In [5]:
import nltk
from nltk.corpus import brown

fieldids = nltk.corpus.brown.fileids()
training_corpus = brown.sents(fieldids)


In [12]:
START_SYMBOL = '<s>'
STOP_SYMBOL = '</s>'

# Calculates unigram, bigram, and trigram probabilities given a training corpus
# training_corpus: is a list of the sentences. Each sentence is a list, ending in a '.' character.
# This function outputs three python dictionaries, where the keys are tuples expressing the ngram and the value is the log probability of that ngram
def calc_probabilities(training_corpus):
    import collections
    import math
    unigram_c = collections.defaultdict(int)
    bigram_c = collections.defaultdict(int)
    trigram_c = collections.defaultdict(int)

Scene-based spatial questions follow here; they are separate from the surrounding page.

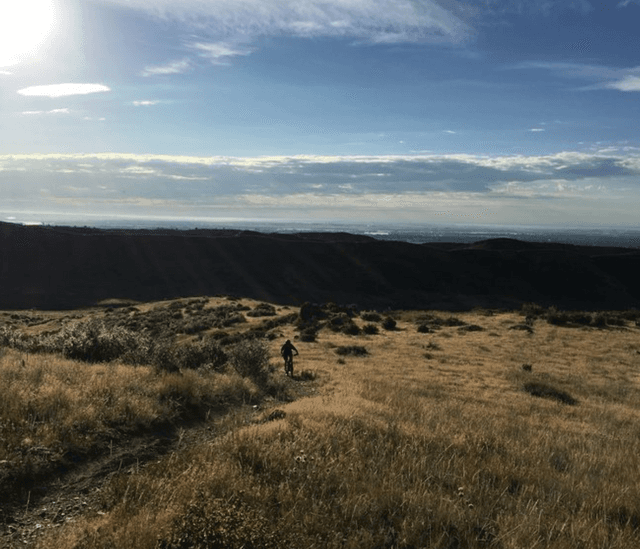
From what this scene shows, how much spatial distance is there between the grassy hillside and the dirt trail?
0.11 feet

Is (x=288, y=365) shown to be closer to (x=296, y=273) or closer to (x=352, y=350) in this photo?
(x=352, y=350)

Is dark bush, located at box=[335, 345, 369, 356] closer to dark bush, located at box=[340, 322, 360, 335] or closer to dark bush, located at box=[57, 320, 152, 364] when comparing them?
dark bush, located at box=[340, 322, 360, 335]

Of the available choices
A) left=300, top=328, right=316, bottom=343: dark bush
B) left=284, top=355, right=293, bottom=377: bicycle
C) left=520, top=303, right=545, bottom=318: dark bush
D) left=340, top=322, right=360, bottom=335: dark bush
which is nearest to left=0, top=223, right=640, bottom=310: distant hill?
left=520, top=303, right=545, bottom=318: dark bush

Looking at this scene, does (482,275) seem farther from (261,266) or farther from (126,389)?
(126,389)

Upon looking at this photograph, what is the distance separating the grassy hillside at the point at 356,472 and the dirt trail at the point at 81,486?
0.03 meters

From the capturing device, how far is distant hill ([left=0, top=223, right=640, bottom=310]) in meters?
79.0

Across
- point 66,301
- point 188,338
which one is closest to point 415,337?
point 188,338

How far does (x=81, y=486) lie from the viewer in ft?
16.7

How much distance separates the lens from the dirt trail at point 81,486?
165 inches

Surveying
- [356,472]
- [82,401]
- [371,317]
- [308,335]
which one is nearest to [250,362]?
[82,401]

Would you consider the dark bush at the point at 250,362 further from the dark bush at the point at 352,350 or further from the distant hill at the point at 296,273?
the distant hill at the point at 296,273

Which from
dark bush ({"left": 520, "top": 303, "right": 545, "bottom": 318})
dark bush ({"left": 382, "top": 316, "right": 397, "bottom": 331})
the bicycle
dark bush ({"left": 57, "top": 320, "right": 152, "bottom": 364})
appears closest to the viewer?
dark bush ({"left": 57, "top": 320, "right": 152, "bottom": 364})

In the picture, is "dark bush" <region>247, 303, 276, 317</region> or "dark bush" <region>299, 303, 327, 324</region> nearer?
"dark bush" <region>299, 303, 327, 324</region>

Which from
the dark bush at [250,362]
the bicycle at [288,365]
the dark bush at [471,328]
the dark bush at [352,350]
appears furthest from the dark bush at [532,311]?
the dark bush at [250,362]
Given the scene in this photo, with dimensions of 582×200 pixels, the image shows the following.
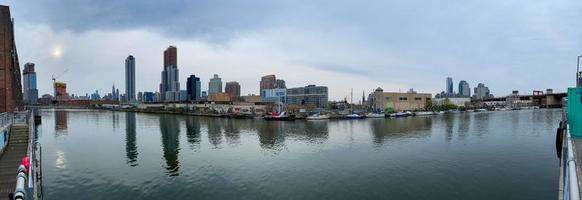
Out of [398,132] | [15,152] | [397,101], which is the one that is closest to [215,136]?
[398,132]

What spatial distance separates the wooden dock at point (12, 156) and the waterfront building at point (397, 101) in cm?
12380

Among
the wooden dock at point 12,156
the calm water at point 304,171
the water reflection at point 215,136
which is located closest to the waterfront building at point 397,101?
the water reflection at point 215,136

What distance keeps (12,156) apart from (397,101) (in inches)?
5404

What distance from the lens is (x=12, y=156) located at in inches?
707

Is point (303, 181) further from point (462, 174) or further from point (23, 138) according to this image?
point (23, 138)

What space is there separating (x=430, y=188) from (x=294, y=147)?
21.6m

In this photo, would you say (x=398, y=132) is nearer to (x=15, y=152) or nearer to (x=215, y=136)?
(x=215, y=136)

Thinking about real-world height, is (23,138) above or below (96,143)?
above

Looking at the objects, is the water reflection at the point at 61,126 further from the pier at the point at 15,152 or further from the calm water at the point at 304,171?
the pier at the point at 15,152

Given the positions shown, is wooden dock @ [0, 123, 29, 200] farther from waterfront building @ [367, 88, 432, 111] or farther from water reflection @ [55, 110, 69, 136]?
waterfront building @ [367, 88, 432, 111]

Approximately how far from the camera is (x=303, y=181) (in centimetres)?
2419

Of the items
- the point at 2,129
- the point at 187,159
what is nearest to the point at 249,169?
the point at 187,159

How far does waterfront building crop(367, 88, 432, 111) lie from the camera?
451ft

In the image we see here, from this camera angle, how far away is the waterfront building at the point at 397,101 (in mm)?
137500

    for sentence in training_corpus:
        tokens0 = sentence[:-1]             #removing last '.'
        tokens1 = tokens0 + [STOP_SYMBOL]
        tokens2 = [START_SYMBOL] + tokens0 + [STOP_SYMBOL]
        tokens3 = [START_SYMBOL] + [START_SYMBOL] + tokens0 + [STOP_SYMBOL]
        # unigrams
        for unigram in tokens1:
            unigram_c[unigram] += 1  #unigram_c is unigram count

        # bigrams
        for bigram in nltk.bigrams(tokens2):
            bigram_c[bigram] += 1

        # trigrams
        for trigram in nltk.trigrams(tokens3):
            trigram_c[trigram] += 1

    unigrams_len = sum(unigram_c.values())
    unigram_p = {k: math.log(float(v) / unigrams_len, 2) for k, v in unigram_c.items()}

    # calc P(W2|W1) = P(W2,W1) / P(W1) = C(W2,W1) / C(W1)
    unigram_c[START_SYMBOL] = len(training_corpus)
    bigram_p = {k: math.log(float(v) / unigram_c[k[0]], 2) for k, v in bigram_c.items()}

    bigram_c[(START_SYMBOL, START_SYMBOL)] = len(training_corpus)
    trigram_p = {k: math.log(float(v) / bigram_c[k[:2]], 2) for k, v in trigram_c.items()}
    return unigram_p, bigram_p, trigram_p


In [24]:
from itertools import islice
n_items = list(islice(calc_probabilities(training_corpus)[1].items(), 10))
print(n_items)

[(('<s>', 'The'), -3.1315177287659792), (('The', 'Fulton'), -12.82515755470108), (('Fulton', 'County'), -1.5025003405291832), (('County', 'Grand'), -6.409390936137703), (('Grand', 'Jury'), -3.1699250014423126), (('Jury', 'said'), -2.0), (('said', 'Friday'), -8.923327485419193), (('Friday', 'an'), -5.906890595608519), (('an', 'investigation'), -8.98299357469431), (('investigation', 'of'), -1.5193741590935794)]